QUOTED TEXT:
•••
[BUG] etnaviv: broken timeouts

Russell King - ARM Linux linux at armlinux.org.uk
Mon Nov 6 14:04:39 UTC 2017


On Mon, Nov 06, 2017 at 01:42:10PM +0100, Arnd Bergmann wrote:
> On Mon, Nov 6, 2017 at 11:35 AM, Lucas Stach <l.stach at pengutronix.de> wrote:
> > +CC Arnd, who seems to care about timeout and year 2038 issues.
> >
> > Am Freitag, den 03.11.2017, 18:41 +0000 schrieb Russell King - ARM
> > Linux:
> >> On Fri, Nov 03, 2017 at 07:07:44PM +0100, Christian Gmeiner wrote:
> >> > If you send this change as patch you can add my
> >> > Reviewed-by: Christian Gmeiner <christian.gmeiner at gmail.com>
> >> >
> >> > Hopefully Lucas will pick it up your patch soon.
> >>
> >> I would really like to hear from Thomas on it due to the problem
> >> that remains - that is that timespec_compare() will return negative
> >> if timeout->tv_sec is numerically less than ts.tv_sec.
> >>
> >> So, when we get close to 2037, and our timeout overflows the wrap,
> >> timeout->tv_sec becomes negative, and is immediately numerically
> >> less than ts.tv_sec, so this function starts failing.
> >>
> >> It's not just "current time close to 2038" - if we're reading the
> >> current time and adding (eg) (u32)~0 milliseconds to it (as my
> >> DDX driver does for "infinite") we'll start seeing problems about
> >> 50 days prior to the roll over.
> >>
> >> Using the 64-bit math version in the kernel may help push the date
> >> up to the roll-over date, but doesn't solve the problem.
> >>
> >> I think we have a few years before we need to be concerned about it,
> >> but I'd like to have a solution.
•••
TASKS TO CARRY OUT:
1 > Answer these from the etnaviv timeout email:
(a) Who did Lucas Stach add to the CC line?
(b) Which function returns a negative value when timeout->tv_sec is numerically less than ts.tv_sec?
(c) About how many days before the roll over would problems start if (u32)~0 milliseconds is added to the current time?
2 > Write a continuation of the etnaviv timeout email, starting right after its last line.
The listing plays no part in this work.

DATA PROVIDED:
•••
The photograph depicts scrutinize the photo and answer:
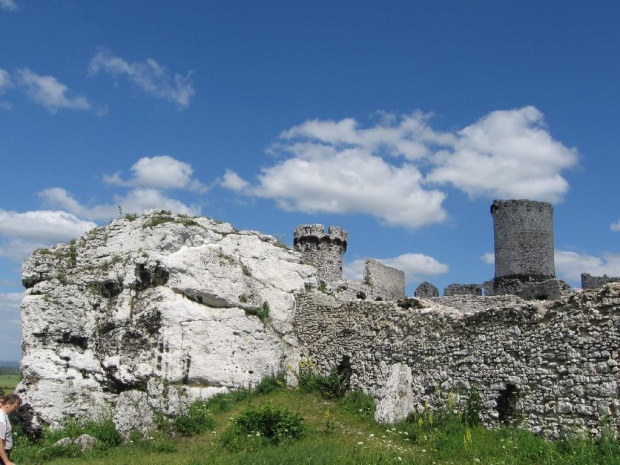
•••
RESPONSES TO THE EXERCISE:
1 >
(a) Arnd
(b) timespec_compare()
(c) About 50 days

2 >
> >>
> >> Kind'a feels like we need some way to ask the kernel for an
> >> drm_etnaviv_timespec that is (u64) X nsec into the future - that'd
> >> also eliminate the "which clock_gettime() clockid should we be using"
> >> question.
> >
> > There is a bunch of drivers using absolute timeouts and we probably
> > need to deal with 32bit systems for a while still. I would really like
> > to see a solution for this which isn't specific to etnaviv, but adds a
> > core helper for those situations which has the blessing of the clock
> > guys. Hopefully Arnd or Thomas can provide some advise.
> 
> As far as I can tell, the driver does not suffer from an overflow, since
> all the timeouts that get passed from user space are in
> CLOCK_MONOTONIC time, which never overflows a 32-bit seconds
> value unless you run the kernel uninterrupted for 136 years without
> rebooting.

I think you're wrong on that.  "struct timespec" is defined such that
tv_sec is of type __kernel_time_t, which is signed.  It overflows to
negative after 68 years, not 136 years.  It's still quite a time.

> There is also no problem with the user space ABI, since the
> drm_etnaviv_wait_fence structure uses fixed-length fields
> rather than 'time_t' or 'struct timespec' that will get redefined by
> glibc to use 64-bit timestamps in the next few years. (thanks
> a lot to whoever was paying attention while defining the ioctls!)

Whether glibc translates the kernel interface's timespec into its own
64-bit type is neither here nor there - as long as something in that
path truncates it to a 32-bit signed type, there's a 68 year wrap
problem.

> However, there are a few other problems with the code in question:
> 
> ...

See my patches that correct the etnaviv_timeout_to_jiffies() function.
It's silly to comment on something that we already know is broken and
which have patches proposed.

> - Using 'timespec' in drivers is generally a bad idea because of the
>   overflow that Russell mentioned. We have already converted
>   hundreds of drivers to use either 'timespec64' or ktime_t instead,
>   which is generally a safer option. I hope to get rid of all uses of
>   timespec in the kernel at some point, and I see that as a prerequisite
>   for shipping products that want to live beyond 2038.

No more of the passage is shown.